On tackling float-point precision issues in CUDA

Hi,

From reading the CUDA documentation, I have learnt that float-point values in CUDA also follow the IEEE 754 standard. To this end, I would like to ask whether I can tackle float-point precision issues in CUDA the same way I do in C/C++.

Specifically, my questions are as follows.

  1. For float and double types, are all values precisely representatable in C/C++ (including zero) also precisely representable in CUDA?
  2. To compare float-point variables, I use the following code in C/C++.
bool isZero(double d){
     return d >= -DBL_EPSILON && d <= DBL_EPSILON;
}

bool isEqual(double d1, double d2){
     return fabs(d1 - d2) < DBL_EPSILON;
}

Is this code directly transferrable to CUDA?

Thank you!

  1. Yes, and the representation is even the same!
  2. Yes, you can keep using that code on GPUS as well if it has turned out sufficient for your needs in CPU code.

Generally, the fmad() fma() intrinsic (which compiles to a single instruction) is hugely useful. It seems to be not that well known amongst (CPU) programmers, as has only been added to the x86 instruction set relatively recently.

Nvidia has produced a whole whitepaper about Floating Point and IEEE 754.

I am not aware of an fmad() intrinsic in CUDA. I would suggest using the C++ standard functions fma() and fmaf() as needed, as such code should be portable between host and device. Occasionally the specific use of device function intrinsics like __fma_rn() and __fmaf_rn() may be useful.

I concur that educating oneself about the advantages of the fused multiply-add operation is highly recommended in general, as it can be a powerful tool in numerical codes. Knowledge about it is not as widespread among programmers as it should be, given that “all” modern processor architectures (both CPUs and GPUs) support the operation in hardware.

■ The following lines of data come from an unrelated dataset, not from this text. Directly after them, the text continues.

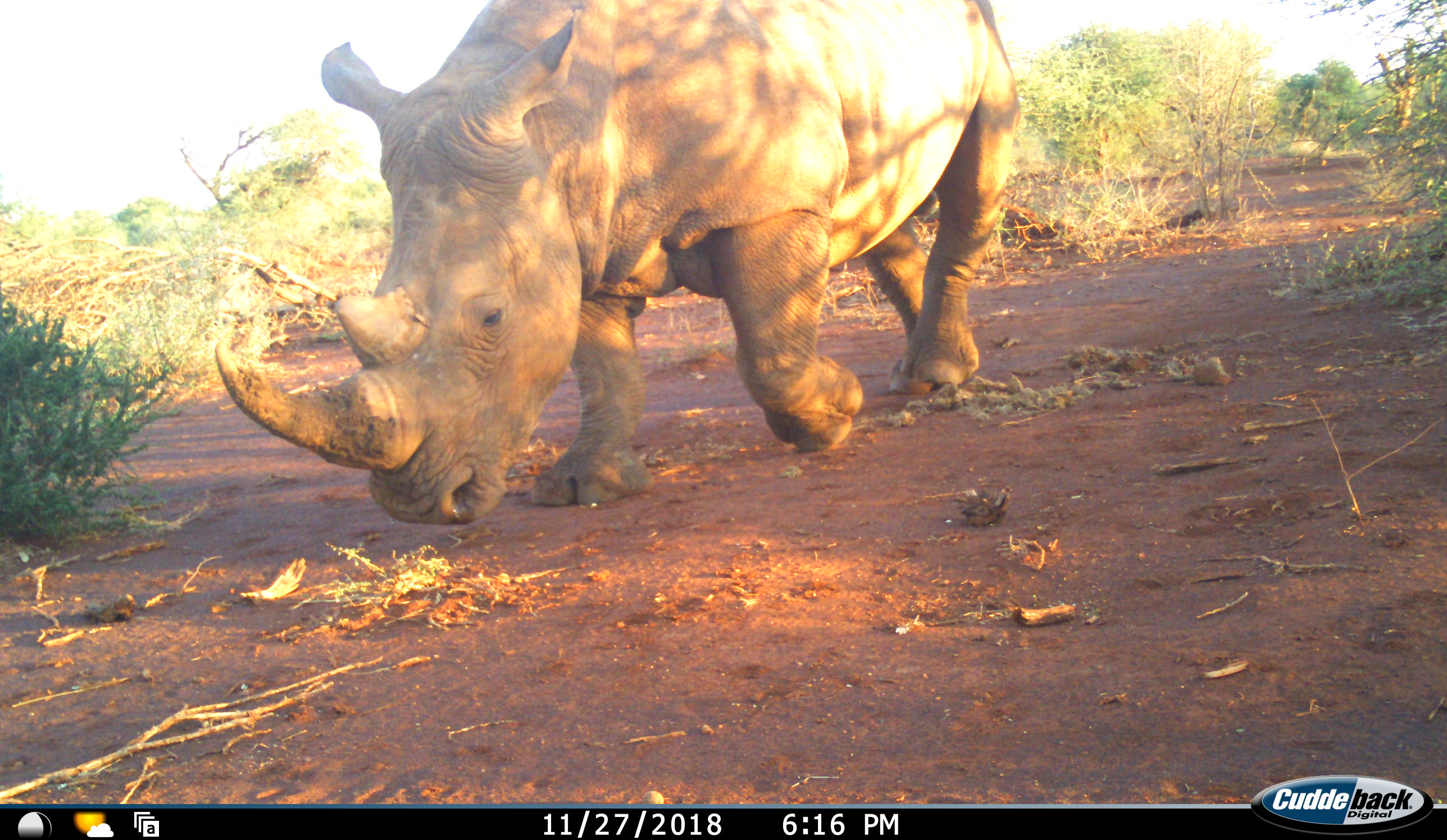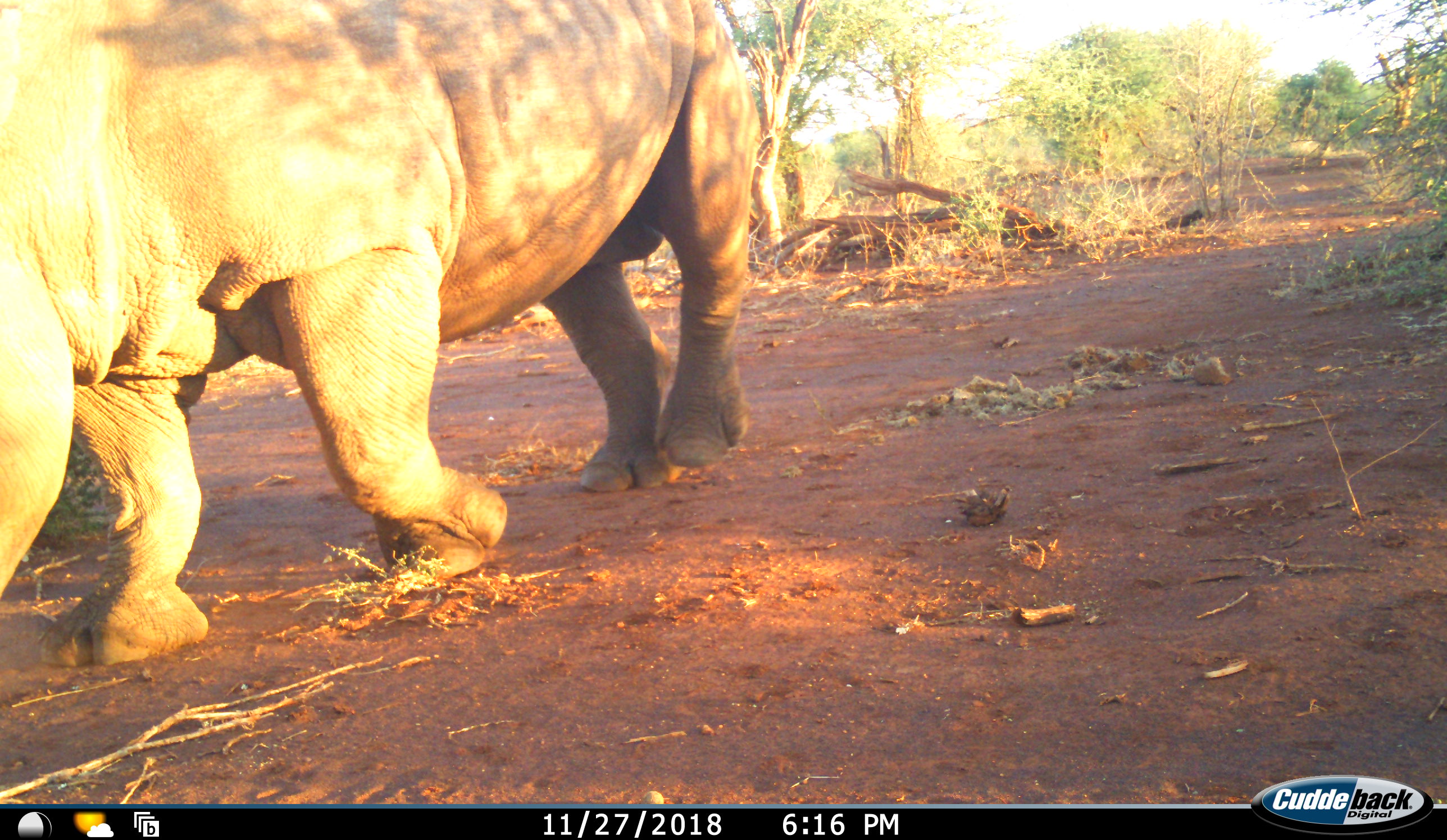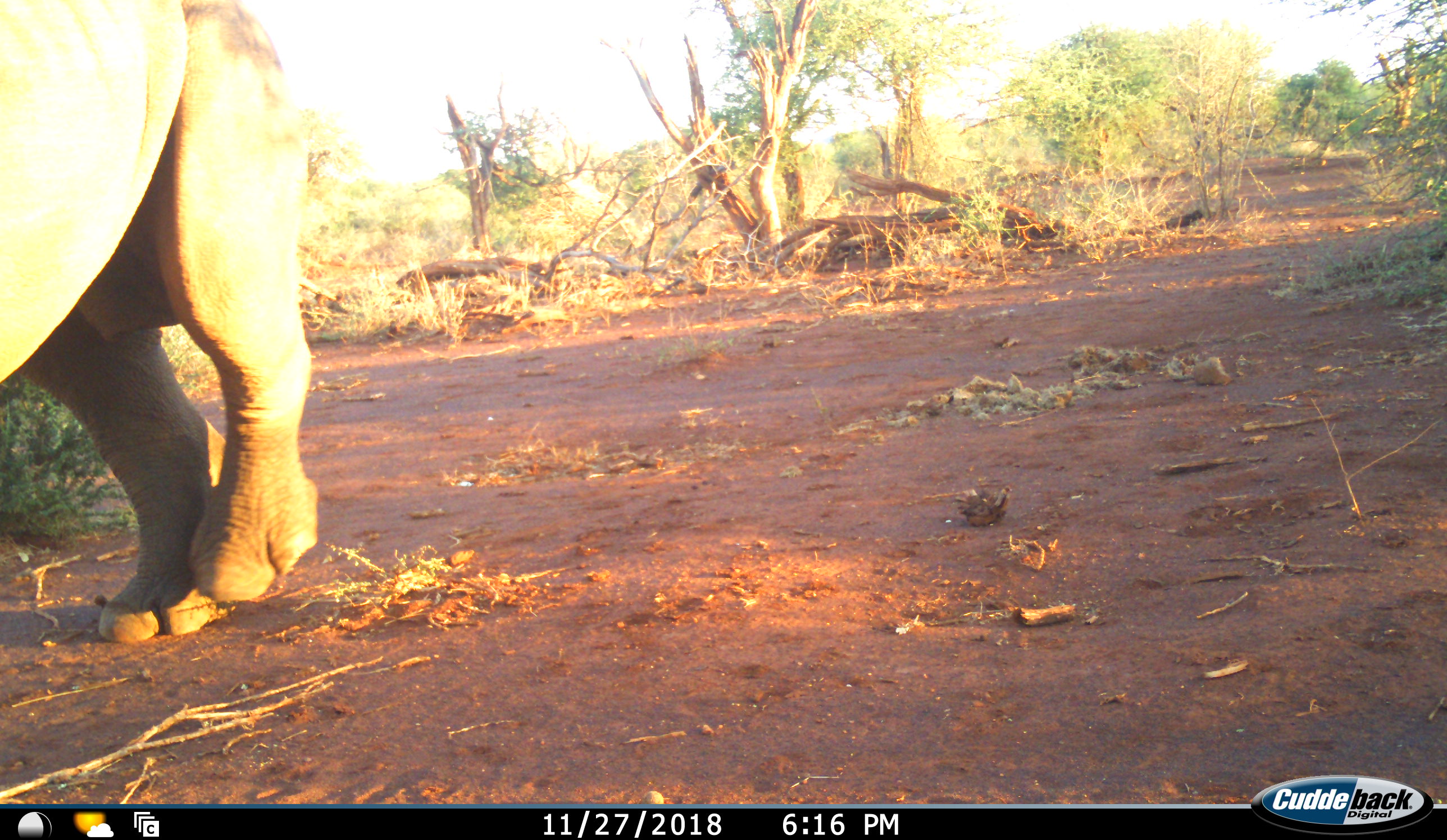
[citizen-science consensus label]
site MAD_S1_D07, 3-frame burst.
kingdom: Animalia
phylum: Chordata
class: Mammalia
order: Perissodactyla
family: Rhinocerotidae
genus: Ceratotherium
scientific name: Ceratotherium simum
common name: white rhinoceros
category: rhinoceroswhite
Rhinoceroswhite (white rhinoceros) (Ceratotherium simum), count 1. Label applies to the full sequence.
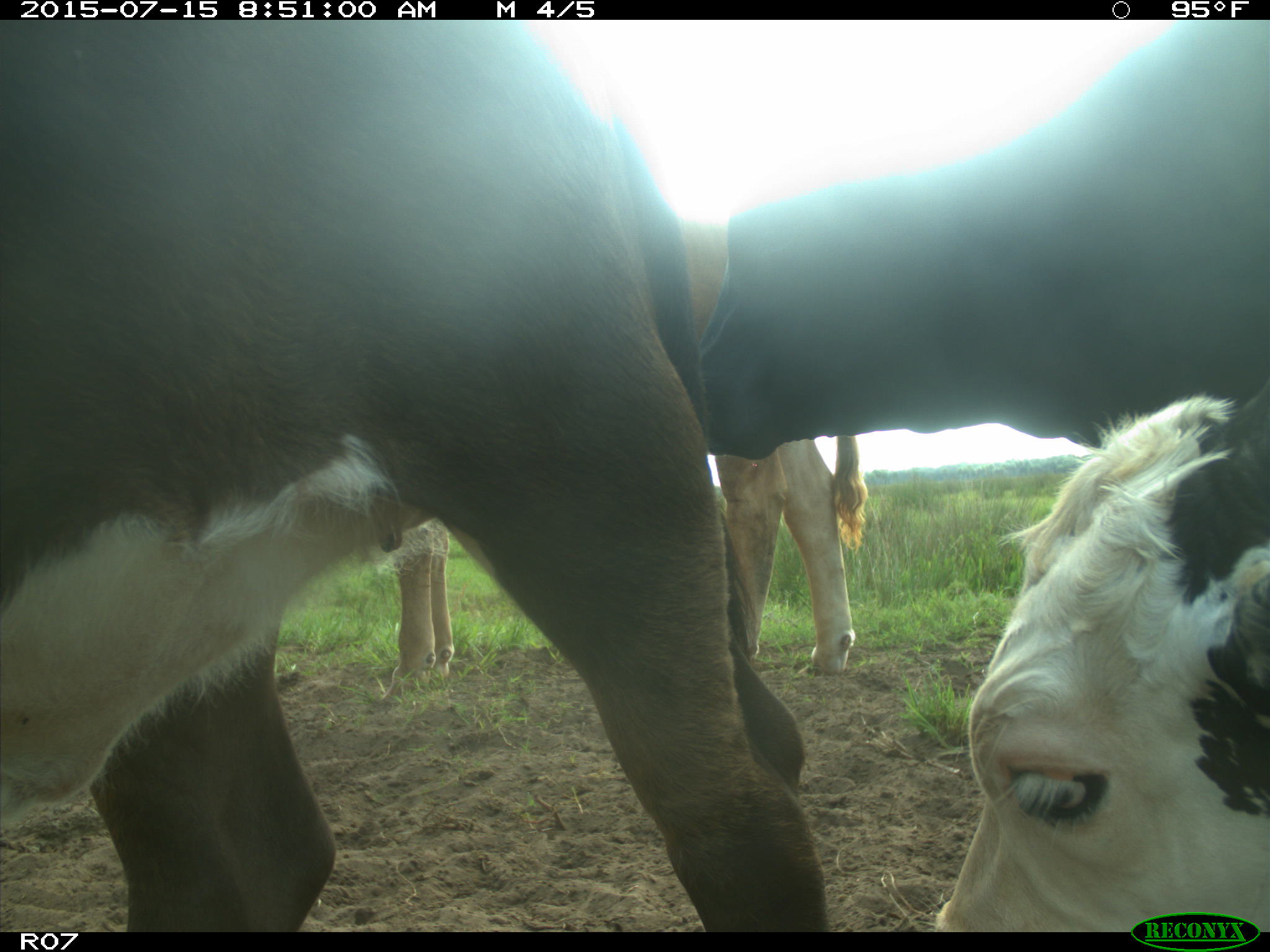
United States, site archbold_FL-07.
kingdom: Animalia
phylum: Chordata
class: Mammalia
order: Artiodactyla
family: Bovidae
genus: Bos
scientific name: Bos taurus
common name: domestic cow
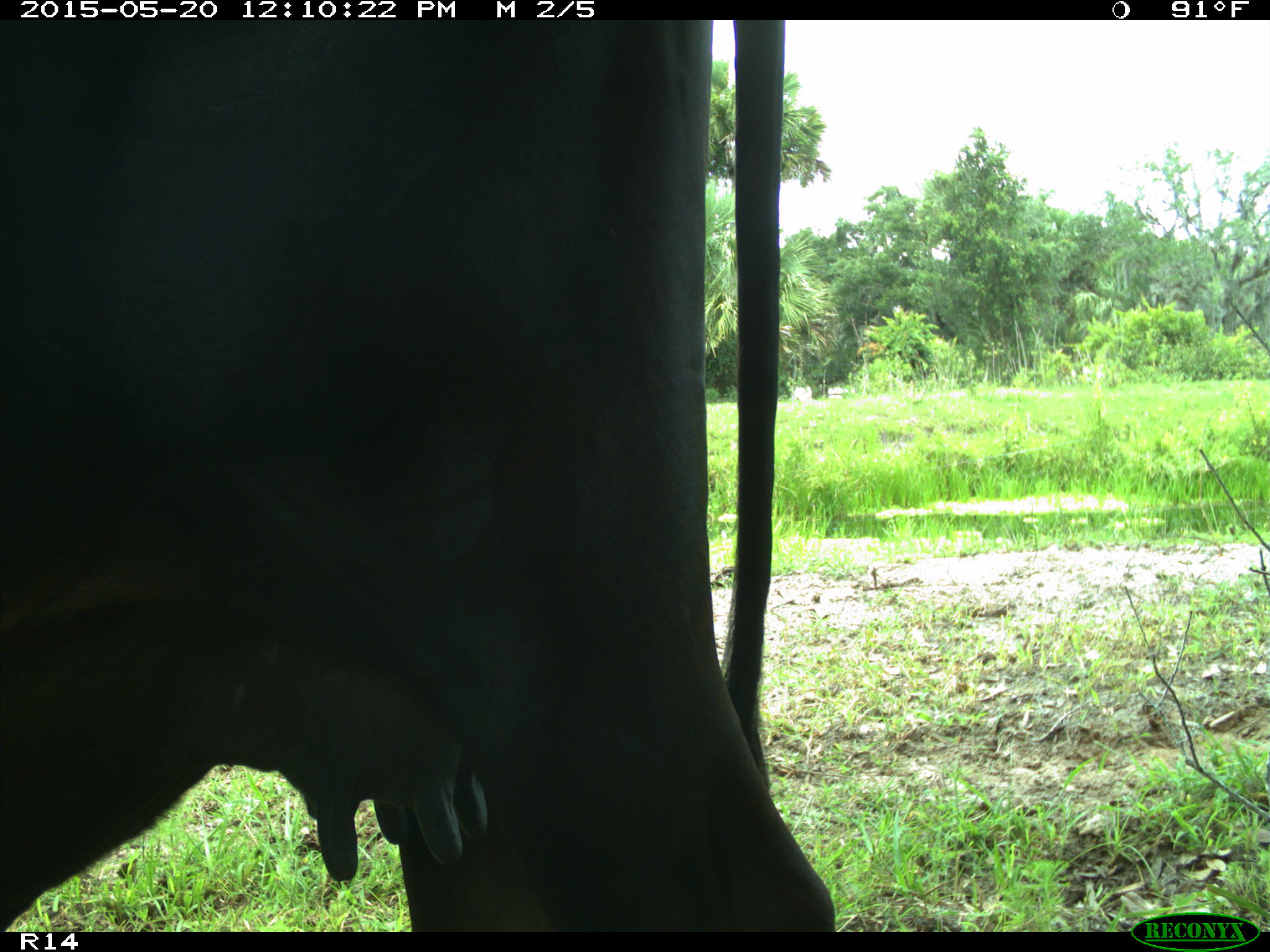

Thanks Norbert for pointing our my typo in style. I don’t think there was a big risk of being misunderstood, as I was already linking to the correctly spelled intrinsic, but I have of course corrected the typo nevertheless.

Your equality check is only really valid for numbers near zero. Your not taking into account the relative size of the values: i.e. you should bee looking at the absolute RELATIVE difference.

You should hence compare the following:

|d1-d2|/max(|d1|,|d2|) < EPSILON , where the relative difference rd = |d1-d2|/max(|d1|,|d2|)

Lets take some examples (fp32).

With your method we would have gotten:

d1=1.234567f
d2=1.234568f
=>
|1.234567 - 1.234568| => 0.000001 < FP32_EPSILON => OK! EQUAL!

These numbers are considered equal, great! Lets multiply them with a large number say 1000.

d1=1234.567f
d2=1234.568f
=>
|1234.567 - 1234.568| => 0.001 > FP32_EPSILON => NOT OK! NOT EQUAL!

So let’s agree that 2 equal numbers multiplied with ex 1000 should still be considered equal, ok? :)

Now lets instead use the suggested definition:

d1=1.234567f
d2=1.234568f
=>
rd = |1.234567 - 1.234568|/max(|1.234567|,|1.234568|) = 0.000001 / 1.234568 = 0.00000081

=> 0.00000081 < FP32_EPSILON => OK! EQUAL!

And now AGAIN multiply by 1000.

d1=1234.567f
d2=1234.568f

=>
rd = |1234.567 - 1234.568|/max(|1234.567|,|1234.568|) = 0.001 / 1234.568 = 0.00000081
(just like before the relative difference is the same)
=> 0.00000081 < FP32_EPSILON => OK! EQUAL!

So just add the additional code to check for the relative difference instead of absolute difference! (and make sure to avoid zero division aswell…).